O personagem de Levine é delicadamente instável, uma confusão de sentimentos e expressões. Buffalo Bill, alter ego de Jame Gumb, tem sua história narrada no paralelo. Ele engana suas vítimas, como a jovem Catherine Martin, e, de forma caótica, as joga em seu porão para que suas peles fiquem flácidas. No entanto, o descontrole emocional do personagem o deixa fascinante, com a pompa e os gritos escandalosos de Levine, que denota a profundidade não explorada que seu assassino oferece. Gumb ansia por uma mudança que o faça sair do casulo como uma nova criatura, mais bela, mais livre. Ele não percebe Clarice no seu encalço até que seja tarde demais e, ironicamente, as suas lindas mariposas são a peça faltante do quebra-cabeça da agente.
Mérito novamente de Craig McKay, não há cena mais interessante do que os momentos antes do encontro entre Clarice e Jame. Jack Crawford garante: nós já o pegamos. Uma equipe preparada circunda a casa suspeita, policiais com armas apontadas esperam o sinal. A campainha toca. McKay e Demme brincam conosco, e quem espera na porta do psicopata não é a SWAT. A surpresa só é seguida por um riso de indignação.
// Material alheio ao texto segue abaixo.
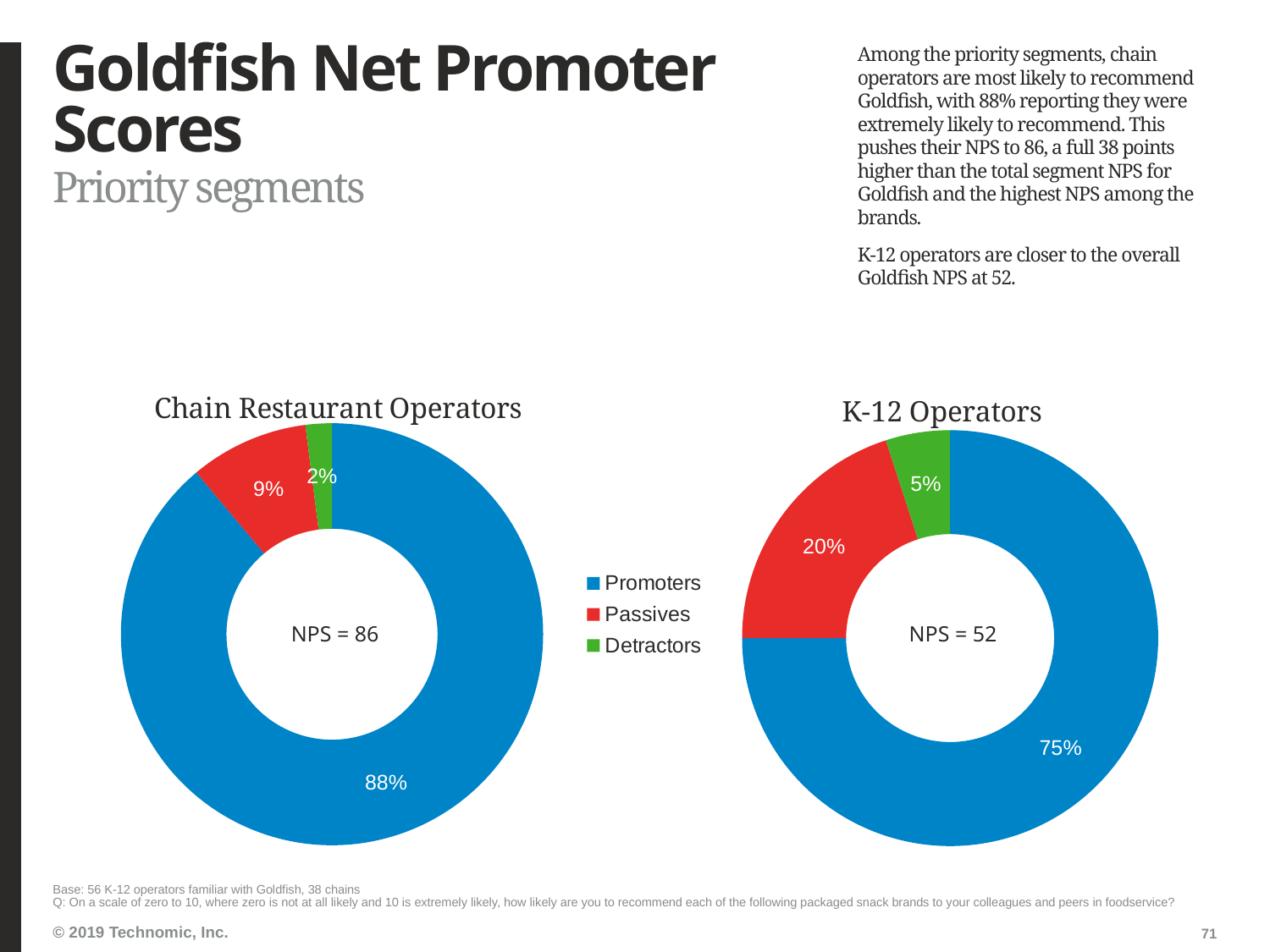
In the K-12 Operators chart, what percentage are Detractors? 5% In the Chain Restaurant Operators chart, what percentage are Passives? 9% What NPS value is shown in the center of the K-12 Operators chart? NPS = 52 How many series does the legend list? 3 In the K-12 Operators chart, which category has the largest share? Promoters Which is larger: the Passives share for Chain Restaurant Operators or the Passives share for K-12 Operators? K-12 Operators In the K-12 Operators chart, what percentage are Passives? 20% What is the difference between the Promoters share in the Chain Restaurant Operators chart and the Promoters share in the K-12 Operators chart? 13% In the Chain Restaurant Operators chart, what percentage are Promoters? 88% In the Chain Restaurant Operators chart, which category has the smallest share? Detractors What colour represents Detractors in the legend? Green What type of chart is used for the Chain Restaurant Operators data? Doughnut chart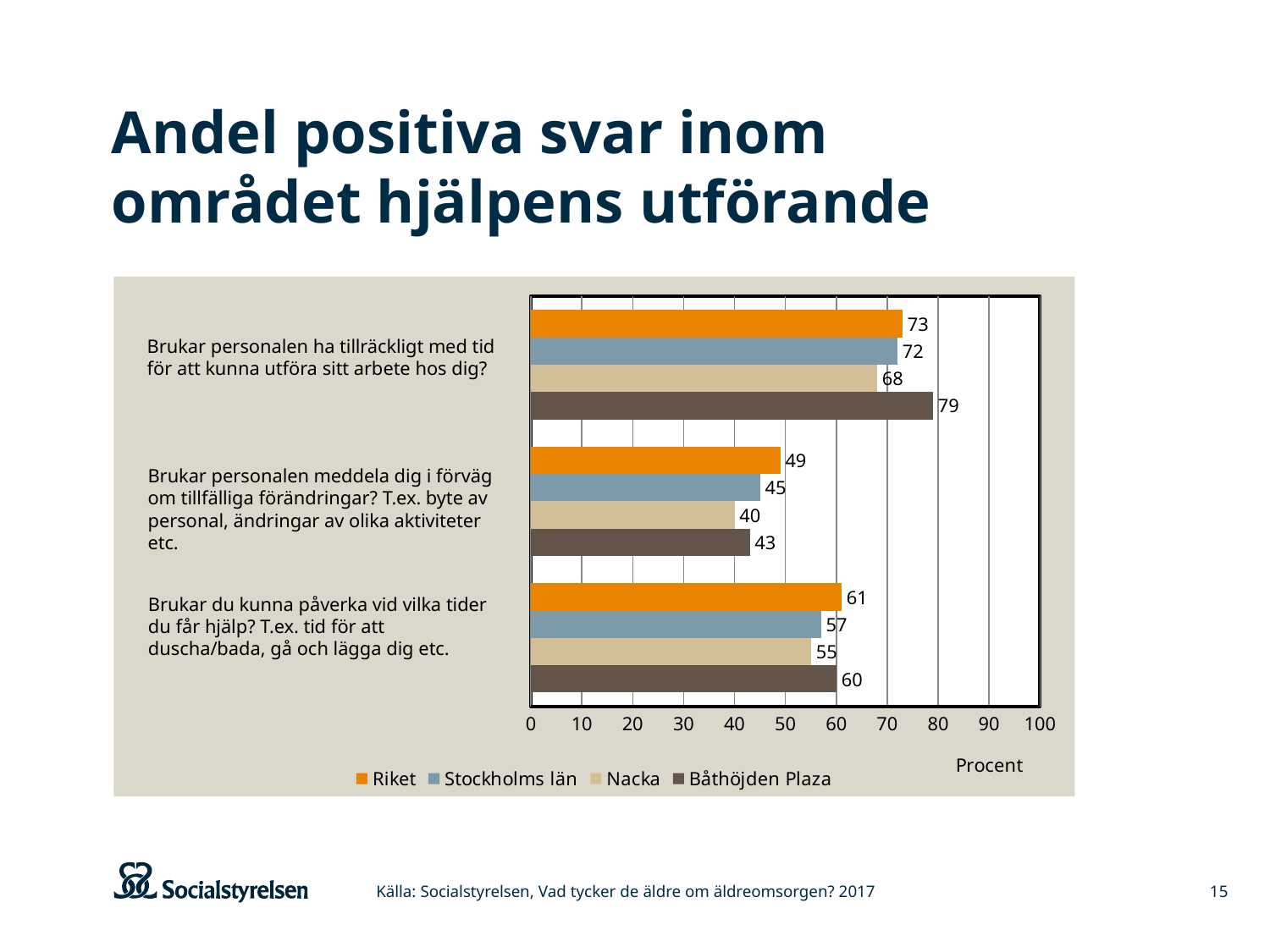
What unit label is shown on the horizontal axis? Procent What is the value for Nacka on the question "Brukar personalen meddela dig i förväg om tillfälliga förändringar?"? 40 How many series does the legend list? 4 Which is larger on the question "Brukar du kunna påverka vid vilka tider du får hjälp?": Riket or Båthöjden Plaza? Riket Which series has the lowest value on the question "Brukar personalen meddela dig i förväg om tillfälliga förändringar?"? Nacka What is the value for Båthöjden Plaza on the question "Brukar personalen ha tillräckligt med tid för att kunna utföra sitt arbete hos dig?"? 79 What is the value for Riket on the question "Brukar du kunna påverka vid vilka tider du får hjälp?"? 61 What is the difference between the Båthöjden Plaza and Nacka values on the question "Brukar personalen ha tillräckligt med tid för att kunna utföra sitt arbete hos dig?"? 11 Which series has the highest value on the question "Brukar personalen ha tillräckligt med tid för att kunna utföra sitt arbete hos dig?"? Båthöjden Plaza What kind of chart is shown on the slide? Bar chart What is the value for Stockholms län on the question "Brukar personalen ha tillräckligt med tid för att kunna utföra sitt arbete hos dig?"? 72 How many questions (categories) are shown on the chart? 3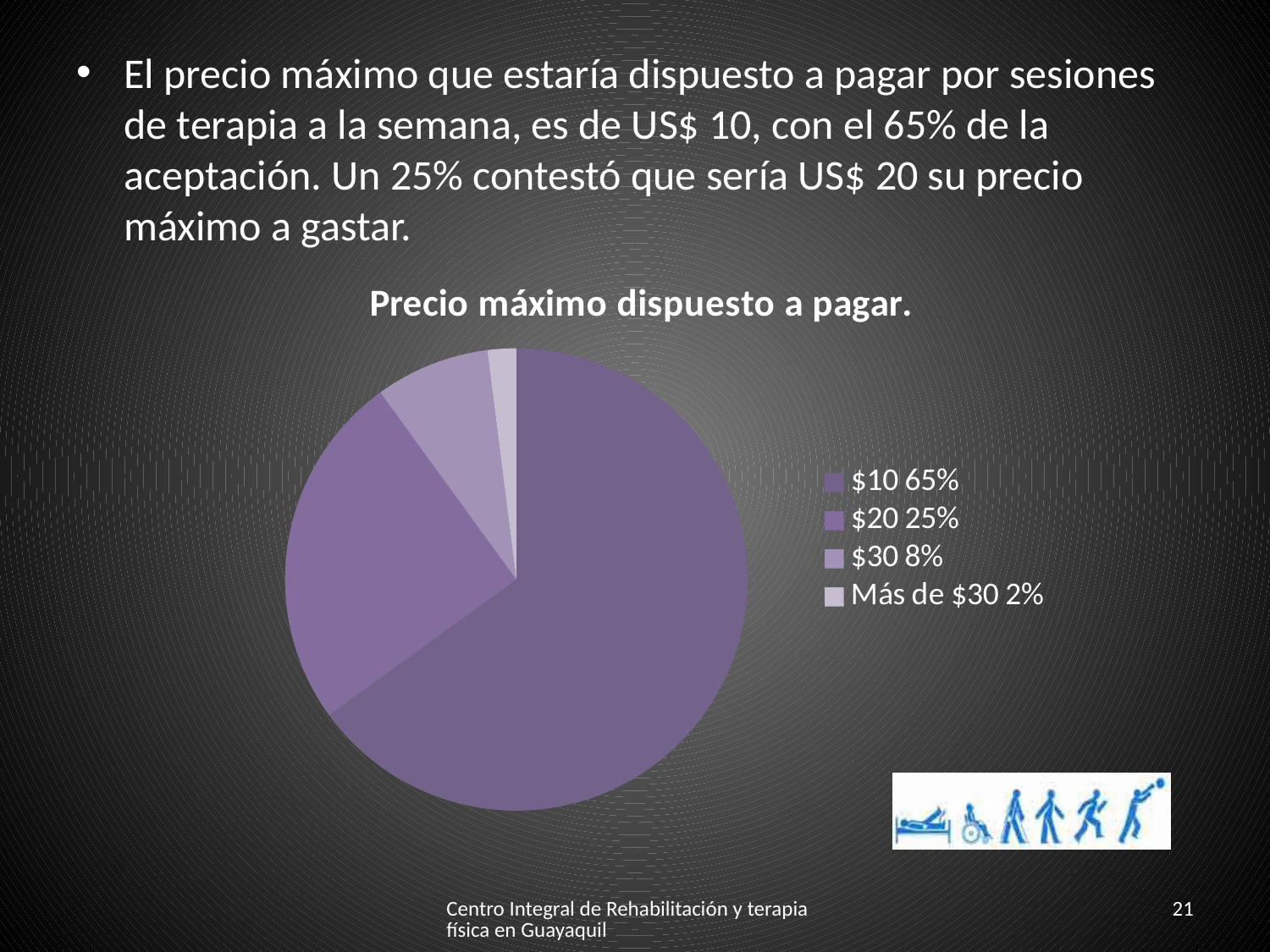
What kind of chart is shown on the slide? pie chart How many entries does the legend list? 4 What is the difference in percentage points between the $10 slice and the $20 slice? 40 What share of the pie does the $30 slice represent? 8% Which category has the largest slice of the pie? $10 What is the title of the chart? Precio máximo dispuesto a pagar. What share of the pie does the 'Más de $30' slice represent? 2% Which category has the smallest slice of the pie? Más de $30 Which slice is larger, $30 or Más de $30? $30 What share of the pie does the $20 slice represent? 25% How many slices does the pie chart have? 4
Os momentos finais do filme não perdem o ritmo e, depois de uma angustiante cena de visão noturna, o arco de Bill se encerra da forma quase-majestosa que o personagem gostaria.
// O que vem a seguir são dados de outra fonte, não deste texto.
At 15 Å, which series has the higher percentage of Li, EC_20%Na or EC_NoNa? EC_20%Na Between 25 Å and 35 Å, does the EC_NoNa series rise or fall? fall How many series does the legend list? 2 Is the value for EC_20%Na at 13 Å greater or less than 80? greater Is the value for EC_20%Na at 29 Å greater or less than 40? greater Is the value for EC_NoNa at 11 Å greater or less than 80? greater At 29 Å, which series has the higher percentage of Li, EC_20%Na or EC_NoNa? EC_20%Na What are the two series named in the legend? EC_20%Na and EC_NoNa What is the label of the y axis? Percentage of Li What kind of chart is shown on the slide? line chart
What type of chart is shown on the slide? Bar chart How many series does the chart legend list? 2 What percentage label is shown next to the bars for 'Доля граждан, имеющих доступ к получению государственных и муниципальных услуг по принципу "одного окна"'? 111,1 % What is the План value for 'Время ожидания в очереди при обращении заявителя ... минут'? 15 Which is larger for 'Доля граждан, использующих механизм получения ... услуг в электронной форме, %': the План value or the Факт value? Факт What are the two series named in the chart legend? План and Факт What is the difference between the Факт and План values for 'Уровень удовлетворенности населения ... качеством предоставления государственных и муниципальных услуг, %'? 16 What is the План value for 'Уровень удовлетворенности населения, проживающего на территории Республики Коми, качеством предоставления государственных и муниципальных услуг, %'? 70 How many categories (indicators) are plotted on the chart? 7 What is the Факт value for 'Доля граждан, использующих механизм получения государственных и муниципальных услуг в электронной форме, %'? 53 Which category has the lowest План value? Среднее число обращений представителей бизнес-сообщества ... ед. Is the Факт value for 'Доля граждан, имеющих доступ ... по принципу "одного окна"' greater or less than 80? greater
O lançamento de O Silêncio dos Inocentes aconteceu no fatídico Valentine’s Day de 1991. Fatídico, de fato, pois Jonathan Demme havia libertado um monstro nunca antes visto. Pouco mais de três meses depois, Hannibal Lecter desembarcou em terras brasileiras – literalmente, já que, no final do livro de Thomas Harris, o psicopata chega ao Rio de Janeiro. O Cinema balançou, o Oscar se empolgou e muitos espectadores ficaram sem dormir com medo de um canibal estar esgueirando embaixo de suas camas. O filme rendeu algumas continuações, que nem de perto se igualaram a preciosidade do clássico – Hannibal, de 2001; Dragão Vermelho, de 2002; Hannibal – A Origem do Mal, de 2007; a excelente série Hannibal, de 2013, com Mads Mikkelsen no papel do psicopata e, recentemente, Clarice, da CBS.
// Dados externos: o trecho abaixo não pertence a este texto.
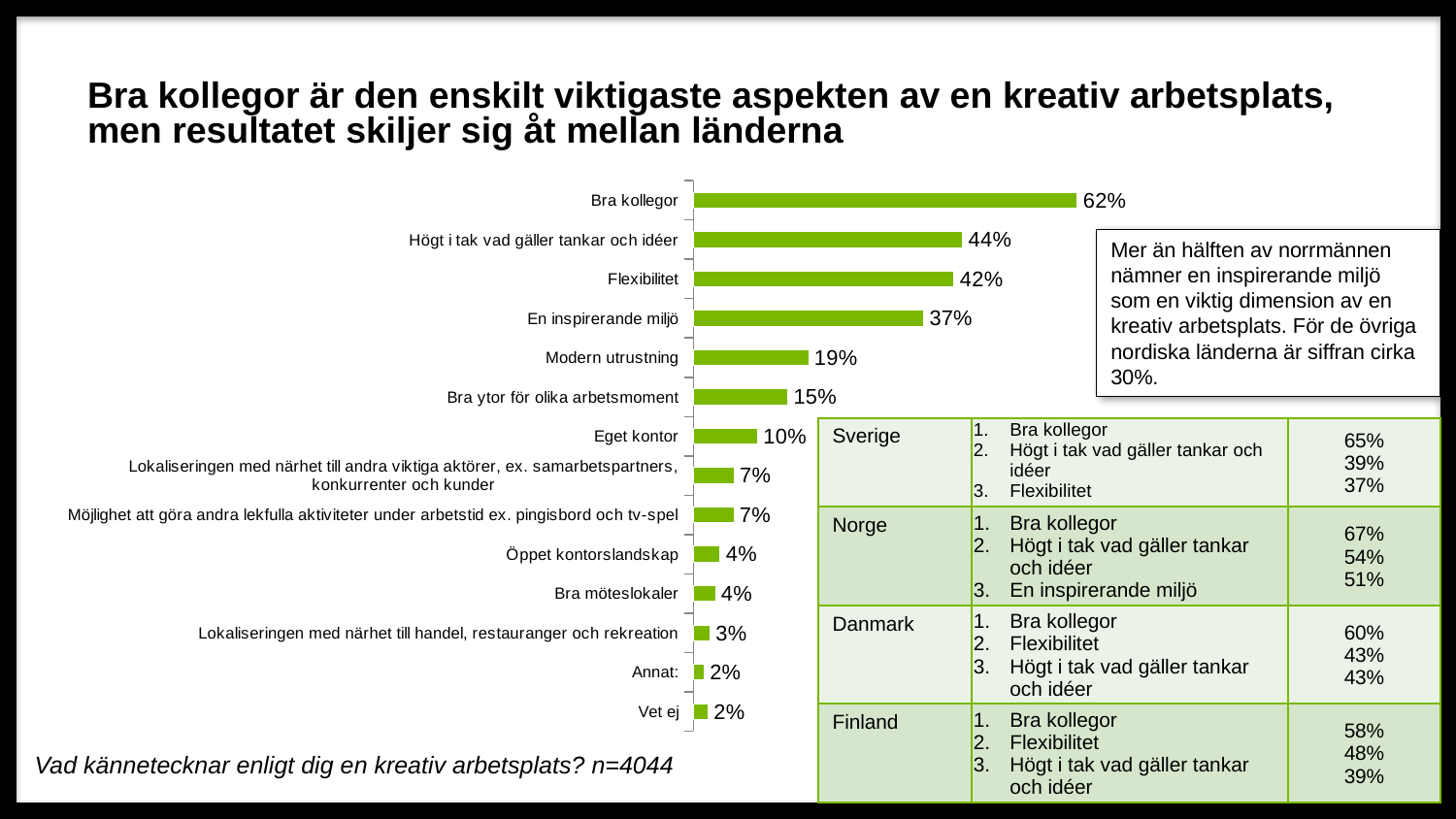
What is the value for "En inspirerande miljö"? 37% What sample size (n) is stated below the chart? n=4044 What is the difference between "Modern utrustning" and "Bra ytor för olika arbetsmoment"? 4% What is the value for "Modern utrustning"? 19% What is the value for "Flexibilitet"? 42% What is the value for "Bra kollegor"? 62% Which category has the highest value? Bra kollegor What is the difference between "Bra kollegor" and "Högt i tak vad gäller tankar och idéer"? 18% What kind of chart is shown on the slide? bar chart Which is larger, "Flexibilitet" or "En inspirerande miljö"? Flexibilitet What is the value for "Eget kontor"? 10% How many categories are shown in the bar chart? 14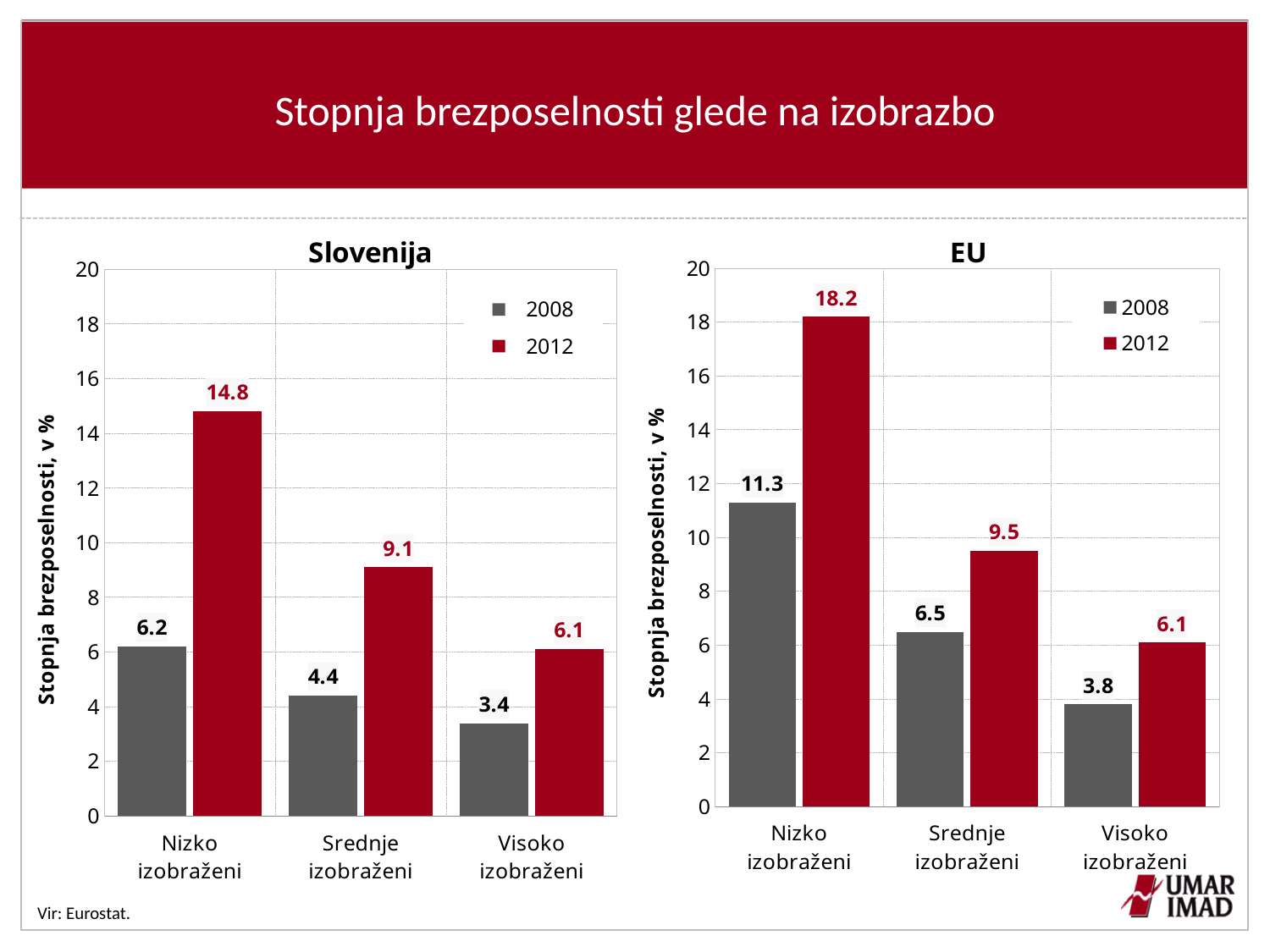
In the EU chart, which category has the highest 2012 value? Nizko izobraženi Which is larger: the 2012 value for Nizko izobraženi in the Slovenija chart or in the EU chart? EU In the Slovenija chart, which category has the lowest 2008 value? Visoko izobraženi In the EU chart, what is the difference between the 2012 and 2008 values for Nizko izobraženi? 6.9 In the Slovenija chart, what is the 2012 value for Nizko izobraženi? 14.8 What kind of chart is the Slovenija chart? Bar chart How many series does the legend of the EU chart list? 2 In the Slovenija chart, what is the difference between the 2012 and 2008 values for Srednje izobraženi? 4.7 In the Slovenija chart, what is the 2008 value for Visoko izobraženi? 3.4 How many categories are shown on the x axis of the Slovenija chart? 3 In the EU chart, what is the 2008 value for Srednje izobraženi? 6.5 In the EU chart, is the 2008 value for Nizko izobraženi greater or less than 10? greater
30 anos se passaram, mas poderiam ser 30 dias. O mundo não é o mesmo, mas a obra-prima de Jonathan Demme segue tinindo, com alguns arranhões muito bem fundamentados. Em 2021, Anthony Hopkins provou que seu talento não parou nas décadas passadas e foi agraciado com o Oscar de Melhor Ator por sua sensibilidade em Meu Pai, uma diferença quase cômica se comparado com o personagem de Lecter. Jodie Foster não fica para trás e também começou o ano levando um Globo de Ouro de Melhor Atriz Coadjuvante por sua performance em The Mauritanian. A dupla segue irretocável.
Ainda podemos ouvir os berros dos cordeiros de Clarice. Eles a assombraram por tempo o suficiente para que se transformassem em sua força-motriz. O Silêncio dos Inocentes pregou seus personagens na parede da história cinematográfica e, até hoje, não falha em surpreender quem o revisita ou quem o contata pela primeira vez. Jonathan Demme, que faleceu em 2017, ainda deve receber uma flor ou outra daqueles que não conseguem superar sua obra. E, claro, não há nada para superar. O filme precisa ser visto, revisto, discutido, problematizado e analisado em todas as áreas. Enquanto tudo isso é feito, que tal um prato de favas com um bom Chianti para acompanhar?